Uygulama sürecine gelince, hastanın oturur vaziyette olması yeterlidir. Uygulama hastanın yaşına, dudak yapısına bağlı olarak ilerler. Dolgu yapılacak noktalar önceden belirlenmiştir ve buna uygun olarak dudak içine ya da dudak sınırlarına enjeksiyon yapılır. Buna bağlı olarak da dudakların bir miktar öne çıkması sağlanır. Dudak köşelerinde oluşan aşağıya dönmeler, dudak üstünde oluşan çizgiler de yine aynı seansta ortadan kaldırılabilir. Dudak ile burunu birleştiren çizgiler ise filtrum adı verilen dolgu ile şekillenerek, üst dudağın daha dolgun ve yuvarlak bir görünüme sahip olmasını sağlayabilir. Bu uygulama ortalama olarak 20 dakika kadar sürecektir.

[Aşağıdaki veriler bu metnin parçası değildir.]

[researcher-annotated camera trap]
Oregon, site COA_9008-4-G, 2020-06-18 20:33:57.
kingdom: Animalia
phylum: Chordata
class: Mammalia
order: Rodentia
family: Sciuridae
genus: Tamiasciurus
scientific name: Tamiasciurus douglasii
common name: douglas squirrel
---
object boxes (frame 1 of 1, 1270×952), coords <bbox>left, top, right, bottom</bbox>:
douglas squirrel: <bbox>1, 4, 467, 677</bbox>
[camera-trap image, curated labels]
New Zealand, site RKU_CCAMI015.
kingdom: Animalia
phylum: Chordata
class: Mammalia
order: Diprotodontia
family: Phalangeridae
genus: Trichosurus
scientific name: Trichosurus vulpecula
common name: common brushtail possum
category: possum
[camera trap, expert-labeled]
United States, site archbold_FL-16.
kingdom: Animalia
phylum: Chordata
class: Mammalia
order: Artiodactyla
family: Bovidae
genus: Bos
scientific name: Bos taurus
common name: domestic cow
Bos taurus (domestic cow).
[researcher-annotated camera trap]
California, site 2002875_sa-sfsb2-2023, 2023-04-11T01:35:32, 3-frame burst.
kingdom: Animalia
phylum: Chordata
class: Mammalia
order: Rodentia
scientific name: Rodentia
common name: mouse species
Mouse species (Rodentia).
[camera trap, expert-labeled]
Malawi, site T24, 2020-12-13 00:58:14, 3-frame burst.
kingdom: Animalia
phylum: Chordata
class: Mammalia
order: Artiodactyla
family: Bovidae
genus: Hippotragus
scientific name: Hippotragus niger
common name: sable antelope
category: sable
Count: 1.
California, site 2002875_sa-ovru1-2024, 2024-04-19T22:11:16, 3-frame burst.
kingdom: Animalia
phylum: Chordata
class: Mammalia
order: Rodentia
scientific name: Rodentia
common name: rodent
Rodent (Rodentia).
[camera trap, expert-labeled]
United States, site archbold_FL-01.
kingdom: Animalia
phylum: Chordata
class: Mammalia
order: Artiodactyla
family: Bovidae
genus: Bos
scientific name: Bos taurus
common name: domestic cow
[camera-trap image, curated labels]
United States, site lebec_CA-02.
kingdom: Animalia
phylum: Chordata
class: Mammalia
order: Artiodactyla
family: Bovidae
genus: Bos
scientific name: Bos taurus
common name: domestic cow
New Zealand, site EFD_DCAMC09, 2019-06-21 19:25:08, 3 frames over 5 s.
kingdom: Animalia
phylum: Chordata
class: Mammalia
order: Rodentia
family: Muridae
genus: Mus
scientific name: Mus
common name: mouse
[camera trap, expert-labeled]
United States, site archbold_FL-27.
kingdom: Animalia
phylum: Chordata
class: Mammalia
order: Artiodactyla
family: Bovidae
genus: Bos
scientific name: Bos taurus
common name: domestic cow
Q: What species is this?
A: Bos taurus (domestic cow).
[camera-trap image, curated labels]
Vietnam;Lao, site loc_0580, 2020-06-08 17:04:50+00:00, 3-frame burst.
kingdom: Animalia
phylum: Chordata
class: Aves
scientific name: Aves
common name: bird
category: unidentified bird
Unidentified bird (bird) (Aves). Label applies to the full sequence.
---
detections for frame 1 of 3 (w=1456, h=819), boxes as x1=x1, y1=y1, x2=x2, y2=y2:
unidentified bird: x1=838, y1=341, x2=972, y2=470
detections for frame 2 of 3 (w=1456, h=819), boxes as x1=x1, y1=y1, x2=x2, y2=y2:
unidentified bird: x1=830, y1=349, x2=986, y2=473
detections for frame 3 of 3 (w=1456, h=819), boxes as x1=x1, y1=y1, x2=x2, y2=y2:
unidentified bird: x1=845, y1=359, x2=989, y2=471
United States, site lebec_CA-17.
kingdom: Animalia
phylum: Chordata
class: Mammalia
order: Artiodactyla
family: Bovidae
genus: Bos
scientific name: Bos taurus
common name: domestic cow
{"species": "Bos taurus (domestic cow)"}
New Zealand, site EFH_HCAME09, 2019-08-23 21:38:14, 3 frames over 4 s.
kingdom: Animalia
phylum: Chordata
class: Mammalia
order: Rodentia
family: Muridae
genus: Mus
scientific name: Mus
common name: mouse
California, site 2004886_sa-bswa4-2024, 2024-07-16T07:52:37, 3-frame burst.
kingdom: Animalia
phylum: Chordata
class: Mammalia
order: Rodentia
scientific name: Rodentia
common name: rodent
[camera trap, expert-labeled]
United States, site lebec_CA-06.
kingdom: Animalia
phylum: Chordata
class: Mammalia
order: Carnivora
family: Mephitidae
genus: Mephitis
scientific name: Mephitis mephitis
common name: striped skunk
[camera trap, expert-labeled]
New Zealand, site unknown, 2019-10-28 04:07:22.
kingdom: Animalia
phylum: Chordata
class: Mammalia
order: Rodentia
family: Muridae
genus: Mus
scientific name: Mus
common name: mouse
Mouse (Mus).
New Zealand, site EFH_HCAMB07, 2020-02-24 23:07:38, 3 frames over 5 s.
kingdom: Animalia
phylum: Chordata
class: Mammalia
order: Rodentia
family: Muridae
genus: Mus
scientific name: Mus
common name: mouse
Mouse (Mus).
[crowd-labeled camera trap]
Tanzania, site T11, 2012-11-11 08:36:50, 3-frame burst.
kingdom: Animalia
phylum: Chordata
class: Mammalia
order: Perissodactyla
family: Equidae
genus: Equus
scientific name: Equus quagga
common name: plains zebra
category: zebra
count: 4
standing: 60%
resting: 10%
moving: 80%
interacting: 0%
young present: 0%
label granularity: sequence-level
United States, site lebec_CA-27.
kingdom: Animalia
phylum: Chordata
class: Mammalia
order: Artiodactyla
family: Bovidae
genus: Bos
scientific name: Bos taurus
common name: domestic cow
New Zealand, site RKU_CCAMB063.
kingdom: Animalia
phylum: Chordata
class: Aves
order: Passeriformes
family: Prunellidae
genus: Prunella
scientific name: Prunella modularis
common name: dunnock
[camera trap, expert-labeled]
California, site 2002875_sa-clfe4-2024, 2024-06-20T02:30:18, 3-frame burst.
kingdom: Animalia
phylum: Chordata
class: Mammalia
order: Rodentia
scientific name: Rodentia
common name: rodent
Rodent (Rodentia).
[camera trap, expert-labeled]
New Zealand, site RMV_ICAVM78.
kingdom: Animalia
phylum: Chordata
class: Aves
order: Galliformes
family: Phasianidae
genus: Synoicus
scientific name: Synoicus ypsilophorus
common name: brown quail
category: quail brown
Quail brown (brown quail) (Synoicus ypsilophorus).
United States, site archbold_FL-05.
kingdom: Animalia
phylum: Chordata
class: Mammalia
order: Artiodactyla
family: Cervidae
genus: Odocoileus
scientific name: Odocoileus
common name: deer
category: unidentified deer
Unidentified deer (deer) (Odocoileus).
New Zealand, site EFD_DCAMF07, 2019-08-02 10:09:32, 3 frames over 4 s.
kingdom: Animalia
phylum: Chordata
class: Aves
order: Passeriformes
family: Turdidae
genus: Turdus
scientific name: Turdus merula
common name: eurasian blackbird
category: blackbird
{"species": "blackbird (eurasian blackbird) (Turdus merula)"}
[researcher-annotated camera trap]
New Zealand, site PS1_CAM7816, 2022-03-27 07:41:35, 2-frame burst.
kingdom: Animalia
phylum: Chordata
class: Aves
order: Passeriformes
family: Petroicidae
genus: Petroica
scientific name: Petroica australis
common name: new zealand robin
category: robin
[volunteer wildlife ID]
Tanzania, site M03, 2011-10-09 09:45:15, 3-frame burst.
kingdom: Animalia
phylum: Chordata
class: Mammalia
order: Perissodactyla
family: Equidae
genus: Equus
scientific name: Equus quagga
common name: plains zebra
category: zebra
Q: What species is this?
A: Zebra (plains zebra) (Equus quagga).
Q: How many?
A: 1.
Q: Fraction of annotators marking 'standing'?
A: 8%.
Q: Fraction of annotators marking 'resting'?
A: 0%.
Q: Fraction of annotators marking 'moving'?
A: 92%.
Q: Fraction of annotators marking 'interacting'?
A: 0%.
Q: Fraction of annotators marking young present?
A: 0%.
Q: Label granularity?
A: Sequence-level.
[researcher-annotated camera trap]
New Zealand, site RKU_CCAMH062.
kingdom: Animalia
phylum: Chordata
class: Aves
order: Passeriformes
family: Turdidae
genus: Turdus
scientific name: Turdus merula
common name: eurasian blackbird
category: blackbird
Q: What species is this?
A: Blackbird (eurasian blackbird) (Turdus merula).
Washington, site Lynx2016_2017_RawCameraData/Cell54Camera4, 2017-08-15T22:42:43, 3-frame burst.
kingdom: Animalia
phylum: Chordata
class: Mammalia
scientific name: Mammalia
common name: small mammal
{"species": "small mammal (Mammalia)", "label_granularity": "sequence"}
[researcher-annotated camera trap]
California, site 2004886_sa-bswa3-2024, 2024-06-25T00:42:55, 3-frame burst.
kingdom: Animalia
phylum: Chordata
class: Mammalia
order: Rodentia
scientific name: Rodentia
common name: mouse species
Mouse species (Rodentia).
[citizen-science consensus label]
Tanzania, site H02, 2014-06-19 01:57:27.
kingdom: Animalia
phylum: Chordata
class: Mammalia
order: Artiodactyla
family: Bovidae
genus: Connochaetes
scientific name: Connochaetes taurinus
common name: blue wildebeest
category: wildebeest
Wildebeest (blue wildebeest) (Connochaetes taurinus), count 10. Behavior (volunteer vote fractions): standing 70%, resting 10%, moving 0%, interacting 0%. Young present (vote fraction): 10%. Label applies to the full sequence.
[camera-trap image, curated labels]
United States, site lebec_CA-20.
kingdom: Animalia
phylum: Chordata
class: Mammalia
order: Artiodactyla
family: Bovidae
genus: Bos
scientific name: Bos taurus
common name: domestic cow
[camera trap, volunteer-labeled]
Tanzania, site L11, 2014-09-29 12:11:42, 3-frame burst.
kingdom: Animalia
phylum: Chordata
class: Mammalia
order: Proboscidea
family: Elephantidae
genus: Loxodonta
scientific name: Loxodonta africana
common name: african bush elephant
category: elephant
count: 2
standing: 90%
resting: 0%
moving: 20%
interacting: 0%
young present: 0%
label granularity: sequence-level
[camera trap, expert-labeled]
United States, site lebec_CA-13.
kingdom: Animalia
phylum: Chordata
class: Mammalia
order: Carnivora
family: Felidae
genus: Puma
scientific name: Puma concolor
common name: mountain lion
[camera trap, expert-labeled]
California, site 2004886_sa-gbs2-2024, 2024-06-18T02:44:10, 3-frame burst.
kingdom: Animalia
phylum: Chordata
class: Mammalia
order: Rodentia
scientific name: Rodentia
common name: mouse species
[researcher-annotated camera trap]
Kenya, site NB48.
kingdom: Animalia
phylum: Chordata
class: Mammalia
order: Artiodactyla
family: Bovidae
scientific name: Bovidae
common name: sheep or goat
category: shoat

Kısa bir süreye yayılan dudak dolgusu işlemi sona erdikten sonra ise morarma ya da şişlik gibi yan etkiler görülebilir. Nadir olarak bu durumlar ortaya çıksa da, bazı hastalarda söz konusu olabilmektedir. Bu yan etkiler gelişmiş olsa dahi, 3 ile 14 gün gibi bir süre içerisinde ortadan kalkacaktır. Dolayısıyla çok önemli olmamakla birlikte, nadiren ortaya çıkabilen yan etkilerdir. Bunların dışında bir olumsuzluk ise beklenmez.
Dudak dolgusu ile ilgili olarak bilmeniz gerekenler!
- Dudak dolgusu yaptıranlar incelendiğinde bazen abartılı sonuçlar ile karşılaşmak mümkündür. Bu durumun yaşanmaması için ise doğru miktarda dolgunun kullanılması gerekir. Doktorunuz sizin için ideal oranı belirleyecektir. Genellikle 1 cc hyalüronik asit tercih edilirken, bazen 2 cc de kullanılabilir. 2 cc oranı tercih ediliyorsa, bunu 1 seansta uygulamak mümkün olduğu gibi, 1 hafta arayla 2 seans olarak uygulamak da mümkündür.
- Dudak kenarlarının yukarıya kaldırılması işlemi yapılırken, belli bir açının korunması gerekir. Doktorunuz sizi bu konuda uyaracaktır. 85 – 105 derece açının korunması, doğal sonuçlar elde etmek için önemlidir.
- Doğanın altın oranı, plastik sanatlar için de geçerlidir ve dudaklarımız da bu orana uygundur. Bu oran doğallığın da bir göstergesi olduğundan dikkat edilmelidir. Alt dudağın, üst dudağa göre 1,6 kat büyük olması gerekir. Bu orana dikkat etmek gerekir.
Dudak dolgusu fiyatları farklılık gösterebilir. Sizin bu noktada en çok özen göstermeniz gereken, fiyattan ziyade uygulamadır. Elde edeceğiniz sonuçlar da fiyata göre farklılık gösterebileceğinden, doğru bir hekim seçimi ve uygulamanın da birlikte şekillendirilmesi, hayal ettiğiniz sonuçları elde etmenizi sağlayacaktır.